### Objective
Reproduce every one of the records below word for word, omitting the pictures.

### Listed records
begin

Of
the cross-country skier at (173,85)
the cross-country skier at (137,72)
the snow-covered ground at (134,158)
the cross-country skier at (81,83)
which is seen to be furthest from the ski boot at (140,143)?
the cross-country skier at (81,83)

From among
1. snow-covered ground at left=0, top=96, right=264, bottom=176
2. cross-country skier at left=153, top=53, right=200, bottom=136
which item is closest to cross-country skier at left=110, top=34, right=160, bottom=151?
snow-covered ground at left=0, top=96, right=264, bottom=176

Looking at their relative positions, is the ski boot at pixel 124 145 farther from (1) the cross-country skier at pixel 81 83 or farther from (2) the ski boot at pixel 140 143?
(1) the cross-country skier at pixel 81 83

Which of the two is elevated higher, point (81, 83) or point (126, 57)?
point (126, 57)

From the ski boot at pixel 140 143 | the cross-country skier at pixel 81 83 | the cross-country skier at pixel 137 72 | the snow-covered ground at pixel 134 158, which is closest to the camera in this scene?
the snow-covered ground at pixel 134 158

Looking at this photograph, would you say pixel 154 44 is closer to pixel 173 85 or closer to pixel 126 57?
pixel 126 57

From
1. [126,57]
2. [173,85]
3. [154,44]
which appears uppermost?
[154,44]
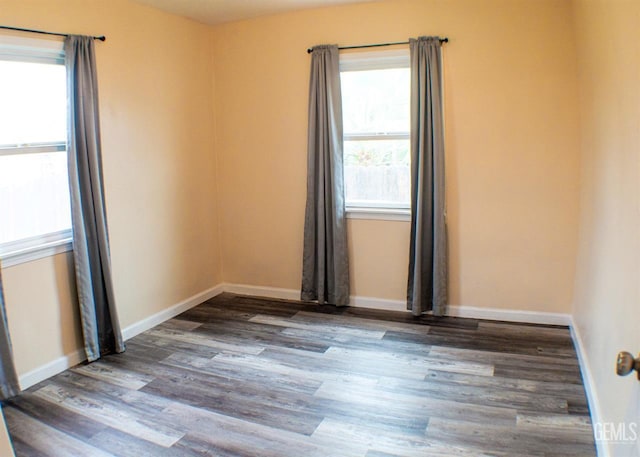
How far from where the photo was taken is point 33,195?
128 inches

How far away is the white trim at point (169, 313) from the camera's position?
3920 millimetres

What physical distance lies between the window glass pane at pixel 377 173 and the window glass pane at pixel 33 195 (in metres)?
2.14

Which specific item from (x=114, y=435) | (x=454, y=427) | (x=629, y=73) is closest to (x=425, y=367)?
(x=454, y=427)

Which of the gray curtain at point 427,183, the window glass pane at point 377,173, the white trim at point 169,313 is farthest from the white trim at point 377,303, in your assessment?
the white trim at point 169,313

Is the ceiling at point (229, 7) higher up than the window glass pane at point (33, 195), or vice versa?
the ceiling at point (229, 7)

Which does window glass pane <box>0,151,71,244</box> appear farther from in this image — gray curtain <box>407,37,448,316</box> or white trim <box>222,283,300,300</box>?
gray curtain <box>407,37,448,316</box>

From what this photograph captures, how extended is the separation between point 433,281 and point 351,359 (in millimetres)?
1052

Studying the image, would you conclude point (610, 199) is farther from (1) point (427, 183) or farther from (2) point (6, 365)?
(2) point (6, 365)

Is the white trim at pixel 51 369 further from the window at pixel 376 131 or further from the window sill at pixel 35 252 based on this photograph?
the window at pixel 376 131

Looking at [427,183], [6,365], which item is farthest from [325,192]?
[6,365]

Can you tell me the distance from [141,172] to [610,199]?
10.2 ft

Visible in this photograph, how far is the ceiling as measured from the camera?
390 centimetres

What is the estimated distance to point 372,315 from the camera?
4.28 metres

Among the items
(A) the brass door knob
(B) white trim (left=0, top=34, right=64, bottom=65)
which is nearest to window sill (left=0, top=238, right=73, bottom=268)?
(B) white trim (left=0, top=34, right=64, bottom=65)
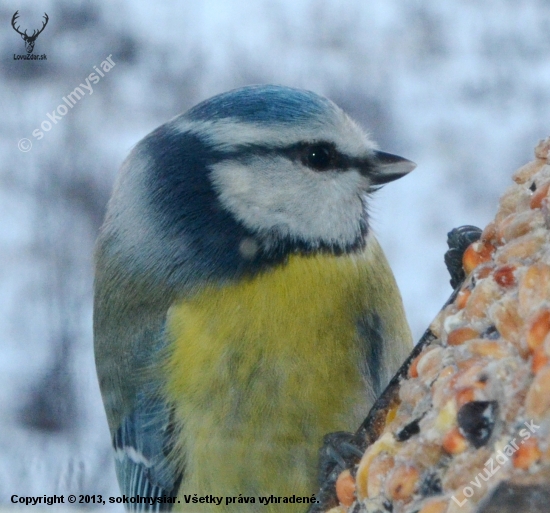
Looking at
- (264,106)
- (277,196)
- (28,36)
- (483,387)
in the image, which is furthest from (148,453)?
(28,36)

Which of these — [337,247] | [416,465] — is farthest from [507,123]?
[416,465]

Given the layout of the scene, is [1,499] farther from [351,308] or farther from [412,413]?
[412,413]

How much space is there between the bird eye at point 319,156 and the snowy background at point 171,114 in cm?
29

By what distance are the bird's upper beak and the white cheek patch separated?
80 millimetres

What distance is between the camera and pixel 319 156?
3.12ft

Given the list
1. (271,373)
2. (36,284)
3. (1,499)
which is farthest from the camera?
(36,284)

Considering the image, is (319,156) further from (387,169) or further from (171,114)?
(171,114)

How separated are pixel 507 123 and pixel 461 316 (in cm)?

end

### Complete response
Of
the cross-country skier at (173,85)
the cross-country skier at (137,72)
the snow-covered ground at (134,158)
the cross-country skier at (81,83)
which is seen to be furthest from the ski boot at (140,143)?
the cross-country skier at (81,83)

From among
1. snow-covered ground at left=0, top=96, right=264, bottom=176
2. cross-country skier at left=153, top=53, right=200, bottom=136
which item is closest to cross-country skier at left=110, top=34, right=160, bottom=151?
snow-covered ground at left=0, top=96, right=264, bottom=176

Looking at their relative positions, is the ski boot at pixel 124 145 farther from (1) the cross-country skier at pixel 81 83 or farther from (2) the ski boot at pixel 140 143?
(1) the cross-country skier at pixel 81 83

Which of the two is elevated higher, point (81, 83) or point (126, 57)?
point (126, 57)

From the ski boot at pixel 140 143 | the cross-country skier at pixel 81 83 | the cross-country skier at pixel 137 72 | the snow-covered ground at pixel 134 158, which is closest to the camera in this scene?
the snow-covered ground at pixel 134 158

Looking at this photograph, would you say pixel 154 44 is closer to pixel 173 85 or closer to pixel 126 57?
pixel 126 57

From
1. [126,57]
2. [173,85]
3. [154,44]
which appears uppermost?
[154,44]
How far from where the photo was taken is point 33,195?
128 inches

How far away is the white trim at point (169, 313) from the camera's position?
3920 millimetres

What physical distance lies between the window glass pane at pixel 377 173 and the window glass pane at pixel 33 195 (in metres)?
2.14

Which specific item from (x=114, y=435) | (x=454, y=427) | (x=629, y=73) is closest to (x=425, y=367)?
(x=454, y=427)

Which of the gray curtain at point 427,183, the window glass pane at point 377,173, the white trim at point 169,313 is farthest from the white trim at point 377,303, in your assessment?
the white trim at point 169,313

Is the ceiling at point (229, 7) higher up than the window glass pane at point (33, 195), or vice versa?
the ceiling at point (229, 7)

Which does window glass pane <box>0,151,71,244</box> appear farther from in this image — gray curtain <box>407,37,448,316</box> or white trim <box>222,283,300,300</box>?
gray curtain <box>407,37,448,316</box>

From what this photograph captures, how extended is the separation between point 433,281 and point 351,359 (in millimetres)?
1052

Studying the image, would you conclude point (610, 199) is farther from (1) point (427, 183) or farther from (2) point (6, 365)?
(2) point (6, 365)

Is the white trim at pixel 51 369 further from the window at pixel 376 131 or further from the window sill at pixel 35 252 based on this photograph?
the window at pixel 376 131

Looking at [427,183], [6,365], which item is farthest from [325,192]?
[6,365]

Can you tell me the distance from [141,172] to [610,199]?
10.2 ft

Visible in this photograph, how far is the ceiling as measured from the camera?
390 centimetres

What is the estimated distance to point 372,315 from the camera?
4.28 metres

Among the items
(A) the brass door knob
(B) white trim (left=0, top=34, right=64, bottom=65)
which is nearest to window sill (left=0, top=238, right=73, bottom=268)?
(B) white trim (left=0, top=34, right=64, bottom=65)
Looking at
- (264,106)
- (277,196)
- (28,36)
- (483,387)
in the image, which is furthest from (148,453)?
(28,36)

Which of these — [337,247] | [416,465] — is farthest from [507,123]?
[416,465]

Given the layout of the scene, is [1,499] farther from [351,308] or farther from [412,413]?
[412,413]

How much space is there between the bird eye at point 319,156 and the snowy background at point 171,114 in cm?
29

By what distance are the bird's upper beak and the white cheek patch separated?
80 millimetres

What distance is between the camera and pixel 319 156?
3.12ft

Given the list
1. (271,373)
2. (36,284)
3. (1,499)
which is farthest from the camera?
(36,284)

Considering the image, is (319,156) further from (387,169) or further from (171,114)?
(171,114)

How separated are pixel 507 123 and pixel 461 316 (in cm)?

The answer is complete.